### Provided text
※ ※ ※

# Chainsaw Won't Start



## IngyHere (Aug 31, 2003)

Hello -- Today my saw started acting funny, and now it won't start. The saw is an old McCulloch Eager Beaver 2.0 (model 130Y). I had recently got it working again after it sat for a long time. I cut about five trees when the saw started to idle really fast, i.e. the chain would spin at idle. So I figured I'd adjust the carburetor. I adjusted the screws a little until I thought it ran better and the idle was down. Then after a little while the saw stopped running altogether. I can get it to kick over for about 10 secs but it won't stay running and feels pretty rough. Since I am an experienced auto mechanic I just picked up this Exxon two-stroke oil at the local parts store. That is what I have been using in the tank at a 50:1 ratio with 89 octane gas. THe engine just feels to me like it is not getting gas really well but I've got no idea. I tried, by the way, adjusting the mixture with instructions at this URL: http://www.madsens1.com/sawtune.htm . There are three screws on this saw: idle, hi and low. Please help me fix my Mac saw ... I just bought a new bar and chain. Thanks.


----------



## Ryan Willock (Aug 31, 2003)

Did you check the fuel filter? How bout the fuel line? Spark plug?


----------



## IngyHere (Aug 31, 2003)

> _Originally posted by Ryan Willock _
> *Did you check the fuel filter? How bout the fuel line? Spark plug? *



Good starting points, thanks. I changed the plug, but it didn't change anything. As far as the fuel filter, I don't know what it should look like or how it should flow. But I had the tank out a few days ago and there was fuel dripping from the filter opening/connector. The fuel line was hooked up a few days ago so I don't know why it would not be hooked up now, but I could check ... Is there something else I should be looking for where the fuel line is concerned? Thanks.


----------



## Stumper (Sep 1, 2003)

The sudden change to an overly fast idle indicates fuel starvation Possible causes would include: low fuel, clogged fuel filter,overheating (causing fuel vaporzation and partial vapor lock), blocked fuel tank vent, cracked fuel line, internal blockage of carburater passages, an air leak.....

※ ※ ※

### Directions
1 – According to Stumper in the chainsaw thread, what does the sudden change to an overly fast idle indicate?
2 – Write out the part of the chainsaw thread starting at "Good starting points, thanks." and ending at "an air leak.....".

※ ※ ※

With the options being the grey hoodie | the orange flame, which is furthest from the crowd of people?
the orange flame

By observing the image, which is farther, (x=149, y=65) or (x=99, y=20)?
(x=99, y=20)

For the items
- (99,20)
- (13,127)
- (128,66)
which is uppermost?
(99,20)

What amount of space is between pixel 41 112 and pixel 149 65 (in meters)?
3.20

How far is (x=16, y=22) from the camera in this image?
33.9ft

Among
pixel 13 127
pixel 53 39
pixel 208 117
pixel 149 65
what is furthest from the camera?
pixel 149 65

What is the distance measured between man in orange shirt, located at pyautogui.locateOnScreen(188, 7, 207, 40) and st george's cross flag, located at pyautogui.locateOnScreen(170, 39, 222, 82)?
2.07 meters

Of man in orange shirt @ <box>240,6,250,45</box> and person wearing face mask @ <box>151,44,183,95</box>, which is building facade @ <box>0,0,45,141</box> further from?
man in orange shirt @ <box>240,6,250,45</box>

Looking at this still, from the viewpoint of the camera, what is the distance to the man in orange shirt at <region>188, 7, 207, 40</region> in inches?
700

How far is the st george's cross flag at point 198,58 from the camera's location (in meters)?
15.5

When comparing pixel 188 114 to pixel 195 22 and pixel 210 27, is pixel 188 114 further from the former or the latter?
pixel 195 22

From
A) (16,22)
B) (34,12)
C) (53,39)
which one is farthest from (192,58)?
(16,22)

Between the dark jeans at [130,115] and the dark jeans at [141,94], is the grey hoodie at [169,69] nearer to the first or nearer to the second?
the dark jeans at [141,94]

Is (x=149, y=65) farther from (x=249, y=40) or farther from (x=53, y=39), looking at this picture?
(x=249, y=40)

※ ※ ※

### Task-by-task solutions
1 – Fuel starvation.

2 –
Good starting points, thanks. I changed the plug, but it didn't change anything. As far as the fuel filter, I don't know what it should look like or how it should flow. But I had the tank out a few days ago and there was fuel dripping from the filter opening/connector. The fuel line was hooked up a few days ago so I don't know why it would not be hooked up now, but I could check ... Is there something else I should be looking for where the fuel line is concerned? Thanks.


----------



## Stumper (Sep 1, 2003)

The sudden change to an overly fast idle indicates fuel starvation Possible causes would include: low fuel, clogged fuel filter,overheating (causing fuel vaporzation and partial vapor lock), blocked fuel tank vent, cracked fuel line, internal blockage of carburater passages, an air leak.....